Telah merupakan kecenderungan kuat dari sementara universalis Hindu —atau dari agama manapun— untuk tidak memisah-misahkan atau membeda-bedakan manusia, hanya lewat tampilan fisikal yang superfisial saja; seperti yang juga ditekankan oleh Krishnamurti. Ini merupakan manifestasi dari ajaran Upanishad yang lebih akrab dengan kita sebagai ‘tat tvam asi’.
Sebetulnya dari nama beliau saja, telah diperoleh gambaran jelas tentang dasar atau latar-belakang keyakinan beliau.
Demikianlah
beberapa pokok ajarannya yang terlihat secara terbatas, hanya dari apa yang
dikompilasi oleh “Krishnamurti Foundation of America” itu saja, tapi sudah
cukup memberi gambaran akan bagaimana seorang Krishnamurti ‘membahasakan’
Hinduisme.
UNIVERSAL DAN MULAINYA TINGGI.
Profesor David Bohm —fisikawan teori quantum itu- mengatakan: “...Saya berpikir khususnya tentang Einstein yang menunjukkan suatu kesamaan intensitas dan absennya penghalang dalam sejumlah diskusi-diskusi yang berlangsung antara beliau dengan saya. Sesudahnya, saya mulai menemui Krishnamurti secara teratur untuk berdiskusi, setiap saya ada di London.....Dalam diskusi-diskusi ini, kami menghampiri secara cukup mendalam banyak pertanyaan-pertanyaan yang menyita perhatian saya sehubungan dengan karya ilmiah saya. Kami menyelidiki sifat dari ruang dan waktu, dan dari sisi universal, keduanya sehubungan dengan sifat eksternalnya dan sehubungan dengan pikiran.” [David Bohm; “A Brief Introduction to Krishnamurti’s Teachings”]

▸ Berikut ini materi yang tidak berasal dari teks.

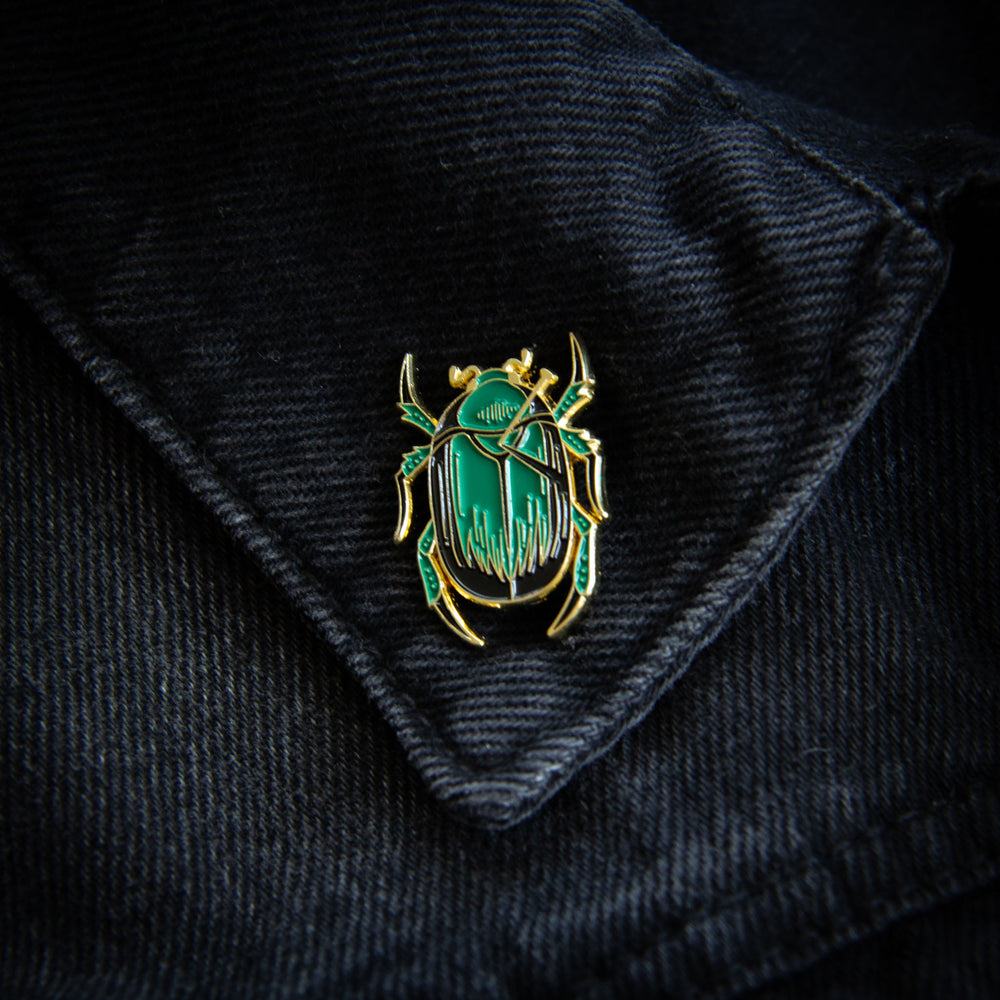 A witchy scarab insect enamel pin on the lapel of a women's black denim jacket.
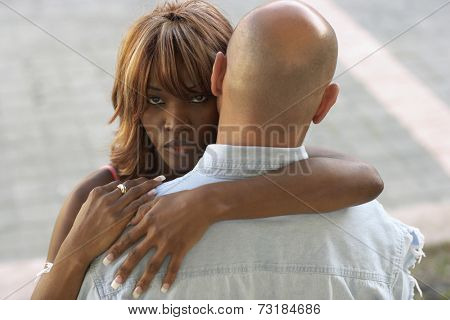 Close up of multi-ethnic couple hugging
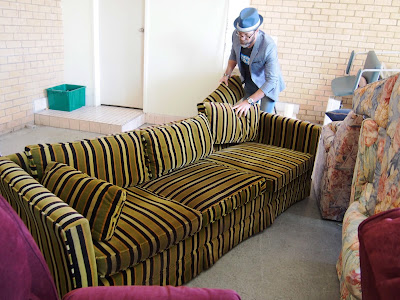 A man arranging the back cushions of a green, fawn and black striped sofa in a warehouse.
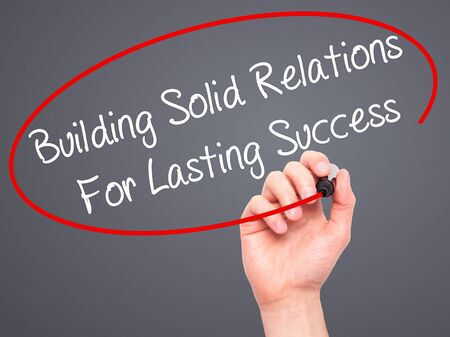 lasting: Man Hand writing Building Solid Relations For Lasting Success with black marker on visual screen. Isolated on grey. Business, technology, internet concept. Stock Image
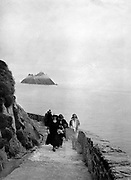 The Skelligs Rocks boat trip in the 1940's was not for the faint hearted.  Seven boats would carry up to 50 people in each boat with no life jackets accross chjoppy seas the 7 miles out in open sea to Skellig Michael.  The pathways were overgrown and the beehive huts were in the same state as they were when St. Finan founded his monastery which was vacated in the 13th century. Mass has been celebrated by locals since the 16th century and in the 1940's our founding father Daniel MacMonagle accompanied the 'pilgrims' on their annual Mass trip in late September to capture these historic photographs showing the local priest leading the adventure.<br /> Photo: Daniel MacMonagle - macmonagle.com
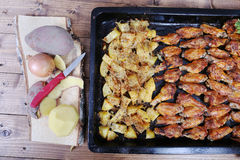 Chicken wings with baked potatoes Royalty Free Stock Photos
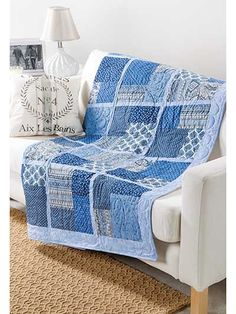 """An irresistible combination of textures and colors creates a striking quilt.   Use traditional colors and elegant textures to make up this handsome Exclusively Annie's quilt. It's super simple and easy to change up the pattern by twisting and turning the Four-Patch blocks, and the easy design will go with just about any decor and fit anyone's taste. Sample shown was made using Subtle Charm Blue fabric(shown). Finished size is 57"""" x 70"""".  Also available in a quilt kit (listed below) using…"""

Apa yang menjadikan ajaran beliau tampak universal adalah, arahannya yang selalu menuntun kepada pembedahan terhadap sang batin, pembedahan terhadap sang pikiran, terhadap sang perasaan, terhadap sang pencerapan, ingatan dan pembedahan terhadap kesadaran itu sendiri; proponen batin yang ada dan setiap saat siap dipakai oleh setiap orang, di jaman manapun ia hidup.
Mungkin saking
universalnya, atau atas alasan lain yang tak saya ketahui, bahkan Anand Krishna dalam Pengantar
buku “Meditasi”, antara lain mengatakan: “Beliau memang seorang pemberani luar
biasa!...Saya mengagumi keberaniannya. Beliau adalah seorang Buddha —Ia Yang
Sudah Terjaga, Ia Yang Sadar.”
Lain lagi dengan Roger Wheeller. Dalam sebuah wawancaranya dengan seorang Bhikkhu, Ajahn Sumedo —ketua dan pendiri “Chithurst Buddhist Monastery” di West Sussex, Inggris— ia antara lain bertanya: “Saya tidak begitu bisa mengerti. Apa hubungannya dengan pikiran yang terbiasa mengikuti dogma?”
Atas pertanyaan itu
Ajahn Sumedo antara lain mengatakan: “...Kemawasan bukanlah kemelekatan. Apa
yang dikemukakan Krishnamurti adalah kesadaran
terhadap sifat yang berubah-ubah, prilaku benda-benda yang sesungguhnya pada
saat itu. Tetapi beliau (Krishnamurti) mulai mengajar dari hal yang amat
tinggi. Kebanyakan orang tidak dapat memahaminya, walaupun seandainya mereka
(mencoba) memikirkan tentang apa yang diajarkannya itu...”. [Roger Wheeler; “Questions and Answers with Ajahn Sumedo”;
hal. 9]
Saya tidak mengutip seluruh jawabannya disini, dan hanya memilih bagian yang menyinggung ajaran Krishnamurti saja, yang dipandang oleh salah seorang siswa Ajahn Chah —guru meditasi dan Bhikkhu hutan yang sangat disegani, dari Thailand— itu sebagai ‘mulai mengajar dari hal yang amat tinggi’. Dalam kesempatan yang sama, Roger Wheeller juga mendesak dengan mengajukan pertanyaan seputar tradisi yang diterapkan oleh Ajahn Sumedo dalam mengajar di Inggris, tentunya dengan menyertakan pandangan Krishnamurti terhadap tradisi religius. Tampaknya, Roger Wheeler terobsesi cukup kuat oleh ajaran-ajaran Krishnamurti yang disebut sebagai universal itu.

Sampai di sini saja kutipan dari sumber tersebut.